Monday, 27 October 2014
The Trinity and Cerberus
In Greek mythology there was a three-headed dog dwelling in the underworld. This mythical beast is sometimes used as an analogy for the Trinity, most famously by the Evangelical apologist William Lane Craig. By this analogy, the three heads of Cerberus each has a mind or soul and is thus a person or center of consciousness. Each of these persons possess the entire body of the dog Cerberus. In the same way each of the persons of the Trinity possess the entire substance of the Godhead.
There are some who object to this analogy on the grounds that it is irreverent or blasphemous to compare God to a demonic monster from hell. I think this is being a little delicate. This is an analogy. To make analogy with a three-leafed clover as Saint Patrick did is not to say that God is like a plant. Sometimes Jehovah's Witnesses compare the Trinity to Cerberus in derision. We should avoid using the Cerberus analogy with them, as it will only confirm their conviction that the Trinity is a pagan monstrosity.
As with any Trinitarian analogy, the Cerberus model has problems. Some suggest that it implies the partialist error, that is that the members of the Trinity are parts of a divided whole. This is the main problem with the classic Shamrock. The leaves of the clover are mere parts of the whole plant, in contrast to the Father, Son and Holy Spirit who each possess the entire Godhead. This is actually not a problem for the Cerberus analogy. Each of the souls or minds of Cerberus possesses the whole of Cerberus' body.
A more significant, though complex objection is in the way it understands person-hood. The Cerberus analogy as Craig outlines it, assumes a modern view of persons as 'centers of consciousness.' This is probably not how the Cappadocian Fathers who framed the orthodox understanding of the Trinity viewed personhood. They viewed persons more as relations than individual minds defined by consciousness. I don't think this is actually a substantial problem with the analogy. The analogy does not require us to personhood in those specific terms. It simply establishes a distinction between personhood and essence.

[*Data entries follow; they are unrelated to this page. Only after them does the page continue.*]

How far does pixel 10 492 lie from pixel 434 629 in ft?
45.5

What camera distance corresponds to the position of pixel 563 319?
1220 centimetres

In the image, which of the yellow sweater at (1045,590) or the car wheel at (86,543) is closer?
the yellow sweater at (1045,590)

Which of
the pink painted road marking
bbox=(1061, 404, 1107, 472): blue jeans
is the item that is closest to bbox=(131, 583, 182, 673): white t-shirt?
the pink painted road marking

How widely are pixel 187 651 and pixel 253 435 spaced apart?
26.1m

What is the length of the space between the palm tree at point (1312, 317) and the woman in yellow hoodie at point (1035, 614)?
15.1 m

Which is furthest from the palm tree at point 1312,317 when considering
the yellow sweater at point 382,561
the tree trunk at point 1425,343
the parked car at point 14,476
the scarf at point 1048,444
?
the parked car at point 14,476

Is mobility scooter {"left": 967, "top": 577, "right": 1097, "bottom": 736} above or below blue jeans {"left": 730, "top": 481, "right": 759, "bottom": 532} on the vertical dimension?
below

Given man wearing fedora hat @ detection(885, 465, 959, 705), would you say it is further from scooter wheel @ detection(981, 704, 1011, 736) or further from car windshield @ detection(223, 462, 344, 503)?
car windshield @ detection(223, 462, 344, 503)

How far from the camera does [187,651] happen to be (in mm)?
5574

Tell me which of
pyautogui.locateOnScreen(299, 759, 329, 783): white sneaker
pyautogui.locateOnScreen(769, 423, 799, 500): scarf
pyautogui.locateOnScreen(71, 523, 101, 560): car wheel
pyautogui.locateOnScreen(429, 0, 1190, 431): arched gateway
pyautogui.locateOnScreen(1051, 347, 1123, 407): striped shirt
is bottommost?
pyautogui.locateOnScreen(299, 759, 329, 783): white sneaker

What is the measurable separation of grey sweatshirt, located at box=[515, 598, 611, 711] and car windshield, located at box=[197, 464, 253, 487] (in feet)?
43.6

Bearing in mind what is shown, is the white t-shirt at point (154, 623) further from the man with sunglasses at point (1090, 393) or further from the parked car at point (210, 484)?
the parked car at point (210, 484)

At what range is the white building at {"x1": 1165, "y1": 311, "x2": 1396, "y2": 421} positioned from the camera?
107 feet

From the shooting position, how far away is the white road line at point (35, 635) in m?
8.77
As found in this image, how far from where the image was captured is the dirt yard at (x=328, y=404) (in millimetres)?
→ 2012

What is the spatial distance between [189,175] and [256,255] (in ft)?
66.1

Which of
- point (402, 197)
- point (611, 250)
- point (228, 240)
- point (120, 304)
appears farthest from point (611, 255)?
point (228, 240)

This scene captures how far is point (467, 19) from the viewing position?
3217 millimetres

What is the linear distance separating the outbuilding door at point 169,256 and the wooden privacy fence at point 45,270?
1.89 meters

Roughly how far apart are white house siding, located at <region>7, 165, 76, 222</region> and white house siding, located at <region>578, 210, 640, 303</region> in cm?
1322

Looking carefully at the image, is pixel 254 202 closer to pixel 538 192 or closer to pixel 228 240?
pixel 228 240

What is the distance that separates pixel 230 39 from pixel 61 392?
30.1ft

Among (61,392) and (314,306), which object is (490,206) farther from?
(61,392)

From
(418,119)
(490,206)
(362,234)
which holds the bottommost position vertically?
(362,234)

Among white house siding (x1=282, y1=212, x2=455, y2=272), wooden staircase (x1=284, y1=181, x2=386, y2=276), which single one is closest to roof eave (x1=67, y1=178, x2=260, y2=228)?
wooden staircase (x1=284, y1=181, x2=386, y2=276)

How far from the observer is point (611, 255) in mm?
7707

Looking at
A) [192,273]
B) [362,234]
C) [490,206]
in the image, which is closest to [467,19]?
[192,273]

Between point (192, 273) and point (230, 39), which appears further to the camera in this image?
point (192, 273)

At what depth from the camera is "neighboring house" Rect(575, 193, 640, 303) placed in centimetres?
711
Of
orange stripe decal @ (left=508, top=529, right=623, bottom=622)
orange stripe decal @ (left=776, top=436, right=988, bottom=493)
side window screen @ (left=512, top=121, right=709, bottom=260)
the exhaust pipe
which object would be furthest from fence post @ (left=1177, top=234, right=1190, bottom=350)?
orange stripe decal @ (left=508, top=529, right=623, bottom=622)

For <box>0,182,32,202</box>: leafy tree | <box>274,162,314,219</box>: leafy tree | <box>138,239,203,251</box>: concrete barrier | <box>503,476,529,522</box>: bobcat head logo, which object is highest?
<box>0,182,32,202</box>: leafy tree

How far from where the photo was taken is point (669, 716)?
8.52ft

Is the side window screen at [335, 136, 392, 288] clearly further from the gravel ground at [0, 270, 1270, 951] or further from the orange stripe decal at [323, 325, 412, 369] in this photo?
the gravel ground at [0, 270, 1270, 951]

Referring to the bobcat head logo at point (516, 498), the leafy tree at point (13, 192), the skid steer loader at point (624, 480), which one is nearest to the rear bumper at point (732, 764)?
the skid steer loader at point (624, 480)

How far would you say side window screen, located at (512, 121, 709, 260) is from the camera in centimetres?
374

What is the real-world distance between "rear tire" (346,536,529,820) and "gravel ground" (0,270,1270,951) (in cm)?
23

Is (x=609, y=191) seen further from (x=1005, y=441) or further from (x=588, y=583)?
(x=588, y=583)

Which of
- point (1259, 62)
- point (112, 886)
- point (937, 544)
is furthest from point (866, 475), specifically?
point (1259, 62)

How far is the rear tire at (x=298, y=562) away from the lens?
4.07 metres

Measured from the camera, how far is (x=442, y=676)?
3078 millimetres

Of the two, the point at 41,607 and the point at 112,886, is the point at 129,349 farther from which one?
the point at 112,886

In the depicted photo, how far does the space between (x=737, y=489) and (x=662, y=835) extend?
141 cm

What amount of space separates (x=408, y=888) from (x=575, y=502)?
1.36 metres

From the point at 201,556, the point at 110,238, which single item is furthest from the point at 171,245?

A more significant problem lies in the different nature of the substance in question. The body of Cerberus is a physical substance. The essence of God, however, is a spiritual substance and arguably equivalent to being a soul in the Cerberus analogy. It is difficult to see how the undivided essence of God would not be a center of consciousness. This is not an easy obstacle to overcome and requires us to look deeply into the inter-Trinitarian relationships, how the three persons relate to the one divine essence.
I think the real usefulness of the Cerberus analogy is as a starting point to understanding the person/ substance distinction. Your average western Christian is likely to be an unconscious modalist, who will tend to think of God as being one person. Bringing up Cerberus is a good way to explain the logical basis of distinguishing between personhood and substance.